Somut olayda davacı işçi dava dilekçesinde günde 12 saat çalıştığını ileri sürmemiştir. Dava dilekçesinde işyerinde günde üç vardiya olmasına rağmen iki vardiya şefi ile çalışıldığı belirtilmiştir. Davacı işçi, diğer vardiya şefi ...’nın açtığı davada tanık olarak dinlenmiş ve sözü edilen beyanında kendi vardiya bitimlerinde bir iki saat fazladan çalışıldığını, gece çalışmalarında ise formenlerin görev yaptığını, kendilerinin bulunmadığını belirtmiştir. Bu durumda davacının günde 12 saat çalıştığı şeklinde kabul dosya içeriği ile uyumlu değildir. Davacının kendi vardiyasını aşan iki saat fazla çalışmasının olduğu kabul edilmeli ve emsal ... yönünden yapılan hesaplamada geçtiği gibi haftada 10 saat fazla çalışma yapıldığı sonucuna varılmalıdır. İş sözleşmesinde fazla çalışmanın aylık ücrete dahil olduğu kuralı bulunmakla, yıllık 270 saat için fazla çalışma süresinden indirim yapılmalıdır.

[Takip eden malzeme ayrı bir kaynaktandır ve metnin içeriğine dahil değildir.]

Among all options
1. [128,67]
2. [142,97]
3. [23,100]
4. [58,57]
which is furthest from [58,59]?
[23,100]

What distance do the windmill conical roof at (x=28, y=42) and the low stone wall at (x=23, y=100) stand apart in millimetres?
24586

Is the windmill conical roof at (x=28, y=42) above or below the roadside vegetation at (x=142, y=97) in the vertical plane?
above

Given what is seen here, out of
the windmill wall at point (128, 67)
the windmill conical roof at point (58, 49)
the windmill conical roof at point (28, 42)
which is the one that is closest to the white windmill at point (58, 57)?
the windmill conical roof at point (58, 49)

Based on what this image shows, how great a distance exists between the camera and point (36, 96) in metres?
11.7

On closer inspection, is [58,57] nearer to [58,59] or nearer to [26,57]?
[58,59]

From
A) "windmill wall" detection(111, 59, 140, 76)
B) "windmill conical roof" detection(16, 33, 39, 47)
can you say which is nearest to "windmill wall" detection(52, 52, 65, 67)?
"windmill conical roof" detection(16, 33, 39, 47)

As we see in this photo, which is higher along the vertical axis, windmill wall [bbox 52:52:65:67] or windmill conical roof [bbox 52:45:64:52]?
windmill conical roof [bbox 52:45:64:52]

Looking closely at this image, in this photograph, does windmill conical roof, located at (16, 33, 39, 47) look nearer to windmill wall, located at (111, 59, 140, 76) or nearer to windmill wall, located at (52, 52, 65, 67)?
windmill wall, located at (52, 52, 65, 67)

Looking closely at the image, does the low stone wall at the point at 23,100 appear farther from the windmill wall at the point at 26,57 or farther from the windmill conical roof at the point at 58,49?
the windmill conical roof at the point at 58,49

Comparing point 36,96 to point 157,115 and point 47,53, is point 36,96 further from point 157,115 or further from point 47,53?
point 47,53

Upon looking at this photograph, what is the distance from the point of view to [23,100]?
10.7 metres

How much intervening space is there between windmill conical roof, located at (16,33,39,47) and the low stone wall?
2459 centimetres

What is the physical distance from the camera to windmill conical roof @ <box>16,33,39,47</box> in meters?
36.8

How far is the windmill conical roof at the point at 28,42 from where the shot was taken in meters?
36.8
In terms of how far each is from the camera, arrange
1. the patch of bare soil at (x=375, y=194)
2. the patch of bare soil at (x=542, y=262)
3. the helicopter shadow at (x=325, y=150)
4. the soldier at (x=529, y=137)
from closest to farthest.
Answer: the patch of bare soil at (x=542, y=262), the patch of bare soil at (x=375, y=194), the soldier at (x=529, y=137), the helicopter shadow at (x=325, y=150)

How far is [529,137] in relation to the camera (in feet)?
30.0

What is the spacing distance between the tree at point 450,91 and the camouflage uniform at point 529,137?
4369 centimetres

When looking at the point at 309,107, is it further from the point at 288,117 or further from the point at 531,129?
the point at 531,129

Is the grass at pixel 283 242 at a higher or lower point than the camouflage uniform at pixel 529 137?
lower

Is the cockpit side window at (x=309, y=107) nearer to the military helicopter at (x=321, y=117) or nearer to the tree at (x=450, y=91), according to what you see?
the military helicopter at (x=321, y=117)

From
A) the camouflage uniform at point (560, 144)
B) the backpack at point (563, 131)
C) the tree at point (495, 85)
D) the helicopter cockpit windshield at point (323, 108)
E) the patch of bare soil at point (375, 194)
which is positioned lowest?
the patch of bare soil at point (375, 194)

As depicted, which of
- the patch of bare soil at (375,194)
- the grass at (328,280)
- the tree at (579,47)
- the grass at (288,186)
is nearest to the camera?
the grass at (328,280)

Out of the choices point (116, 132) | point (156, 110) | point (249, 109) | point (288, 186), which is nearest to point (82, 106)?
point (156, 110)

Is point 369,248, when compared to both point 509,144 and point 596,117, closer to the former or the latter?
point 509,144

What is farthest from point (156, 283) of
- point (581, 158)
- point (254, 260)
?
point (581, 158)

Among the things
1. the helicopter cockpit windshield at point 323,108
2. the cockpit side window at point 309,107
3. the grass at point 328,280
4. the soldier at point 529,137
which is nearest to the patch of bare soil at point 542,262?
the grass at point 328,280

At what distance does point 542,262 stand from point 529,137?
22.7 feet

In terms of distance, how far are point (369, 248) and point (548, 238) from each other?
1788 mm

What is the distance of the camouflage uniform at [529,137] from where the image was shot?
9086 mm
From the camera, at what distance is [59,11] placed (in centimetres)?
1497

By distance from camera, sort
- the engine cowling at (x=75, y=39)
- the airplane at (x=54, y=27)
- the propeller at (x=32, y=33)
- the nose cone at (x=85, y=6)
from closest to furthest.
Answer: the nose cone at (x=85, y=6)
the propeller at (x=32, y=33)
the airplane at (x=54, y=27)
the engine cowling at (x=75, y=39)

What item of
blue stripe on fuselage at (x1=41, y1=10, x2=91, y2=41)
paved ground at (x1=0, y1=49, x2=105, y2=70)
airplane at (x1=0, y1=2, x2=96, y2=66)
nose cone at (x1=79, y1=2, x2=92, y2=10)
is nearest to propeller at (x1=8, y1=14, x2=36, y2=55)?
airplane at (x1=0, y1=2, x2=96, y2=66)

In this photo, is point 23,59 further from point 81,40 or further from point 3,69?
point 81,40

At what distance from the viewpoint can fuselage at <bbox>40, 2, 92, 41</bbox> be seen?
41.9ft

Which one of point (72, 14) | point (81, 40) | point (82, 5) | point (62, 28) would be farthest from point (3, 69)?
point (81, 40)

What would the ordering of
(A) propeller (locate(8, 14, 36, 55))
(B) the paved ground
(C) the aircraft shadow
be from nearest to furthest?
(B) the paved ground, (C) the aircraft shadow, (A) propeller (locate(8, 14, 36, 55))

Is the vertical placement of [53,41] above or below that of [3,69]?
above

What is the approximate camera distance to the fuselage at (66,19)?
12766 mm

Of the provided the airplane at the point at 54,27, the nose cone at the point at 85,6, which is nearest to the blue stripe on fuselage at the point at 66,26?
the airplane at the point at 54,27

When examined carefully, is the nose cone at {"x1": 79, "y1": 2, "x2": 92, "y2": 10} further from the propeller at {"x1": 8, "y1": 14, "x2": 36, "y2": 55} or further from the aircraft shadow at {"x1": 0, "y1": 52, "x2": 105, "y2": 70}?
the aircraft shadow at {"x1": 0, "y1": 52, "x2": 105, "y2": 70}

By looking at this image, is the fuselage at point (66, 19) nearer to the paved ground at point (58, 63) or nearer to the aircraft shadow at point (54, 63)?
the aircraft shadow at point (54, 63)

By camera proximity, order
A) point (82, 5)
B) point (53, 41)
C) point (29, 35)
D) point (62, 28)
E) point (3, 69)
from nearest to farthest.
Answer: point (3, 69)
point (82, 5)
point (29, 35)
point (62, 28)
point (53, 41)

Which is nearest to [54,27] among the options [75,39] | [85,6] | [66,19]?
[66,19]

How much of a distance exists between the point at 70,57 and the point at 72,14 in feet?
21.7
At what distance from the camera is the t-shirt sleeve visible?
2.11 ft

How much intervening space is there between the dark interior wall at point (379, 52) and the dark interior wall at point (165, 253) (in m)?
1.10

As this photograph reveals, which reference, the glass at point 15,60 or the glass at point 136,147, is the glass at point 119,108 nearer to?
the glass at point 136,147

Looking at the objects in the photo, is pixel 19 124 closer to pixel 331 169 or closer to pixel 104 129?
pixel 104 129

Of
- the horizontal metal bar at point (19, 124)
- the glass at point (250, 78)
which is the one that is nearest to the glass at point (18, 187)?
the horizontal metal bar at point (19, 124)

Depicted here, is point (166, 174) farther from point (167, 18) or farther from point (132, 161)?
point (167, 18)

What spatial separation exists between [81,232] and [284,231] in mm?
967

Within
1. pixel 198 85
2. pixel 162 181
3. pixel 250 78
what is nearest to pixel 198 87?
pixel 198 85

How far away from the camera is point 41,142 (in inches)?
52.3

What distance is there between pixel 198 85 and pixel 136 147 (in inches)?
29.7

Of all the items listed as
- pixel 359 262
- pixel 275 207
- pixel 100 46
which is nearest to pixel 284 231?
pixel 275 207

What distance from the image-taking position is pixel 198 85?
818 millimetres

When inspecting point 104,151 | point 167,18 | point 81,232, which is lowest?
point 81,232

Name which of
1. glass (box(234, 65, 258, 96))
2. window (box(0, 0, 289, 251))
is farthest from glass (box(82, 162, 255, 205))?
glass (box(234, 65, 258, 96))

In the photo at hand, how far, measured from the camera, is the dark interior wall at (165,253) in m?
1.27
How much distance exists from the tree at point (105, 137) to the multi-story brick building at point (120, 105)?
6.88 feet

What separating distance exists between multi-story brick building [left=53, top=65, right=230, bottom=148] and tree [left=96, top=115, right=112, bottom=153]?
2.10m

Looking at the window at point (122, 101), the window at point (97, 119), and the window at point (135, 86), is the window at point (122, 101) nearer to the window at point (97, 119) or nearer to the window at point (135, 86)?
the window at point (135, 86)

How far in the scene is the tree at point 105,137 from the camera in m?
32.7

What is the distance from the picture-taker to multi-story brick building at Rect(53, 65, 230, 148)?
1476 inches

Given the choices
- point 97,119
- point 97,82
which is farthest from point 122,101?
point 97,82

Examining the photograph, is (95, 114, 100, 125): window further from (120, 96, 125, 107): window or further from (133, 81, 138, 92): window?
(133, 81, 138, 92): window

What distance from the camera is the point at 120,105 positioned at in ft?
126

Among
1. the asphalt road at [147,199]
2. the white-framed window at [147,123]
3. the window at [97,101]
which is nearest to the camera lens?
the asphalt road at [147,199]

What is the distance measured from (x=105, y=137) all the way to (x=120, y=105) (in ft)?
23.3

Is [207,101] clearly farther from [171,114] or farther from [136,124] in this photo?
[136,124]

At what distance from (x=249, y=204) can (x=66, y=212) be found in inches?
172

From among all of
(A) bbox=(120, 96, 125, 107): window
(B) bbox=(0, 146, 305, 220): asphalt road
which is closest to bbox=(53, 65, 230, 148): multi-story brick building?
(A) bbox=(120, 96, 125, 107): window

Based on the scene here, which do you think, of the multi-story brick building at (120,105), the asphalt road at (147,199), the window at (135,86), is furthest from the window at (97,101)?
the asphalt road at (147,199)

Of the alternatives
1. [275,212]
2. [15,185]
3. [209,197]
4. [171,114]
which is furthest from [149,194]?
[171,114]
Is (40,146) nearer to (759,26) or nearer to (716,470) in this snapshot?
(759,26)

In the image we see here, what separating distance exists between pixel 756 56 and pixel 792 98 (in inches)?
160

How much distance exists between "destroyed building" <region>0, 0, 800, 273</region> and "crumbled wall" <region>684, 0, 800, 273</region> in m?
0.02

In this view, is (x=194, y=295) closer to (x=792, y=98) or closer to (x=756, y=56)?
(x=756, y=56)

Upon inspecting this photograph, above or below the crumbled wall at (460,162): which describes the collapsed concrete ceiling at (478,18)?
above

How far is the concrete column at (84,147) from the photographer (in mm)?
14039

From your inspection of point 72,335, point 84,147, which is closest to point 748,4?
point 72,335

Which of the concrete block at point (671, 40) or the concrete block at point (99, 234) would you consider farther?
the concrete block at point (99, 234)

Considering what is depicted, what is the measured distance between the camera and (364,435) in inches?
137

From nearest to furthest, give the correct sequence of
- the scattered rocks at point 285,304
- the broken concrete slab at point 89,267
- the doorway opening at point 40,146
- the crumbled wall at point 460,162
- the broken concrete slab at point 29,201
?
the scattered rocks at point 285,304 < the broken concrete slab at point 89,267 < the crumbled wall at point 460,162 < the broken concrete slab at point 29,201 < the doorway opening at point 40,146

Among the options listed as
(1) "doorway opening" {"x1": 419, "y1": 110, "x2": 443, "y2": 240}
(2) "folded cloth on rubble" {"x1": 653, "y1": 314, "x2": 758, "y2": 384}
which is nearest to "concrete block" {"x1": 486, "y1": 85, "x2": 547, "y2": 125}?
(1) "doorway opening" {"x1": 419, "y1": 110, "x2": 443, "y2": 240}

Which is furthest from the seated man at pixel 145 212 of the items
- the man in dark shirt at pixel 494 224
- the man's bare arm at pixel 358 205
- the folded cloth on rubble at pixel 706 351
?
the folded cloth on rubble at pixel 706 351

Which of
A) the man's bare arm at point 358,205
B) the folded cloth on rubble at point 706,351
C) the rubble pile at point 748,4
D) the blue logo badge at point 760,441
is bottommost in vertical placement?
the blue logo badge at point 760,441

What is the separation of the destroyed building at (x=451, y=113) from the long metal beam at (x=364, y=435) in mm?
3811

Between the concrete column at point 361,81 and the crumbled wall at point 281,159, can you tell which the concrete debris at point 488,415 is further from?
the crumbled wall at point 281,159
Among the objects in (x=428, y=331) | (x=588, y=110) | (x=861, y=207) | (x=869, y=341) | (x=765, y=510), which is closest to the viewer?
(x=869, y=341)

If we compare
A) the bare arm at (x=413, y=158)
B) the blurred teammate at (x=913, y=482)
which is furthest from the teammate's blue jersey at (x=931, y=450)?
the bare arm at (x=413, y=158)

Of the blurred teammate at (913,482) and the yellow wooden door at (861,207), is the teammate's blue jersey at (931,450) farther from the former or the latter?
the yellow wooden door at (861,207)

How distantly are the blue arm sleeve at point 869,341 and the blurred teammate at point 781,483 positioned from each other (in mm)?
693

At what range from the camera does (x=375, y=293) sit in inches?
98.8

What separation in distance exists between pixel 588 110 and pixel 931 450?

Öte yandan davacı işçi yönünden fesih tarihine kadar fazla çalışma ücreti hesabı yapılmışsa da, davacı ile dönüşümlü olarak vardiya amiri konumunda çalışan ... adlı işçi 01.08.2005 tarihine kadar belirtilen şekilde çalışıldığını açıklamış, davalı işveren de belirtilen tarihte üçüncü bir vardiya amiri alındığını ifade etmiştir. ... adlı işçinin açmış olduğu dava dosyasında da hesaplama 01.08.2005 tarihine kadar yapılmış olmakla, adı geçen işçiyle dönüşümlü olarak vardiya amiri olarak çalışan davacı işçi yönünden de 01.08.2005 tarihine kadar hesaplama yapılmalıdır. Taktiri indirime gidilerek karar verilmelidir.
Sonuç: Temyiz olunan kararın, yukarıda yazılı sebeplerle BOZULMASINA, Davalı yararına takdir edilen 990.00 TL.duruşma avukatlık parasının karşı tarafa yükletilmesine, peşin alınan temyiz harcının istek halinde ilgiliye iadesine 19.03.2013 tarihinde oybirliğiyle karar verildi.